🤖 AI Summary
Selecting optimal clustering algorithms for large-scale data remains challenging, particularly under semi-supervised settings where only costly oracle queries yield partial ground-truth labels. Method: This paper introduces and formalizes the novel “scale generalization” theory: if an algorithm is optimal on a small subsample, it remains optimal on the full dataset. We derive sufficient conditions for scale generalization for single-linkage, k-means++, and smoothed Gonzalez k-center algorithms. Our framework integrates clustering stability analysis, sampling theory, and semi-supervised learning, employing subsampling-based evaluation coupled with oracle validation. Results: Empirical evaluation across multiple real-world datasets demonstrates that just 5% of the data suffices to identify the globally optimal algorithm with 100% accuracy. The core contribution is the first provably sound and empirically verifiable theory of scale generalization for clustering algorithms, enabling efficient, robust algorithm selection without full-label supervision.
📝 Abstract
In clustering algorithm selection, we are given a massive dataset and must efficiently select which clustering algorithm to use.
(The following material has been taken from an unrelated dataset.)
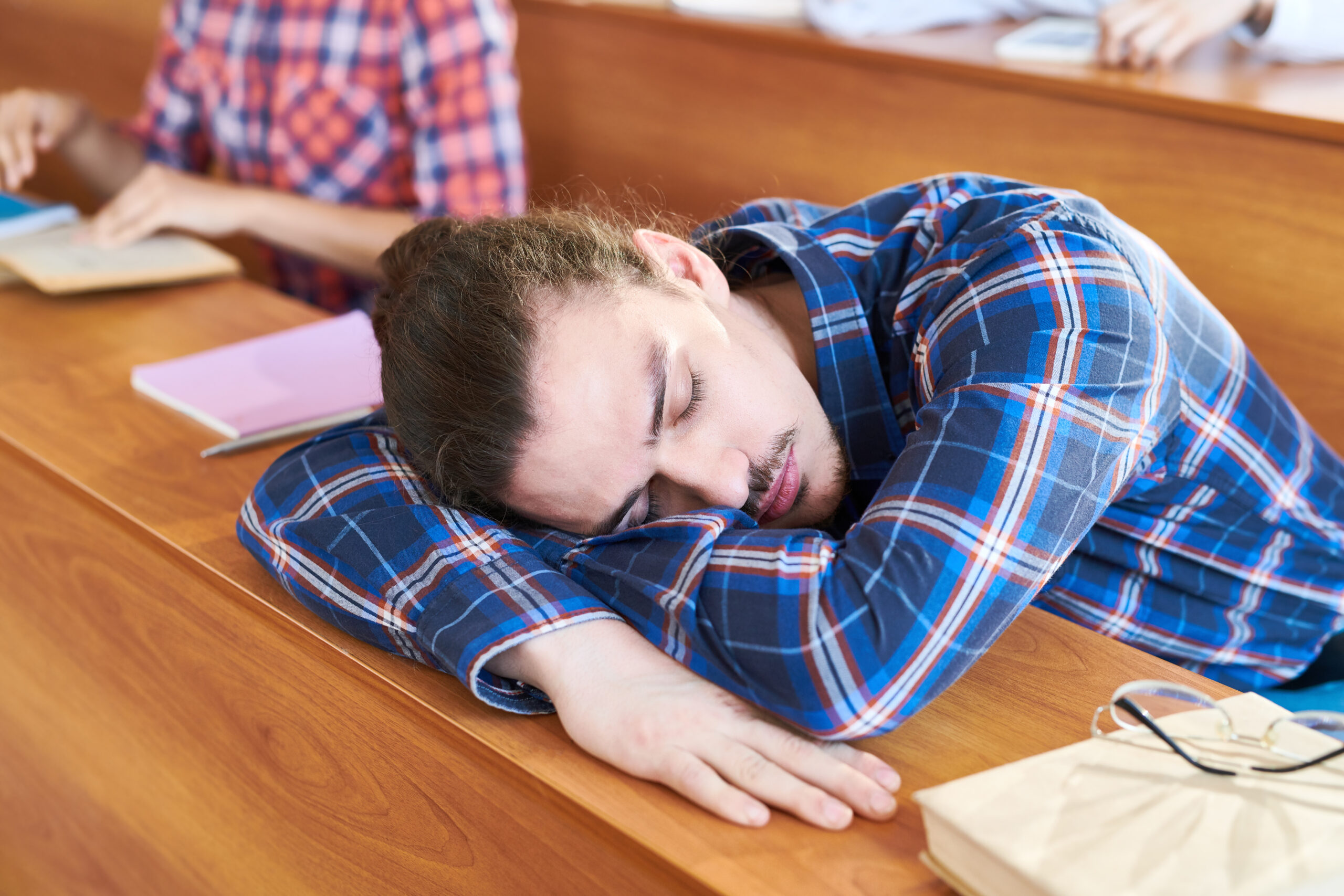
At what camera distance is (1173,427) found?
86 centimetres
We study this problem in a semi-supervised setting, with an unknown ground-truth clustering that we can only access through expensive oracle queries. Ideally, the clustering algorithm's output will be structurally close to the ground truth. We approach this problem by introducing a notion of size generalization for clustering algorithm accuracy. We identify conditions under which we can (1) subsample the massive clustering instance, (2) evaluate a set of candidate algorithms on the smaller instance, and (3) guarantee that the algorithm with the best accuracy on the small instance will have the best accuracy on the original big instance. We provide theoretical size generalization guarantees for three classic clustering algorithms: single-linkage, k-means++, and (a smoothed variant of) Gonzalez's k-centers heuristic. We validate our theoretical analysis with empirical results, observing that on real-world clustering instances, we can use a subsample of as little as 5% of the data to identify which algorithm is best on the full dataset.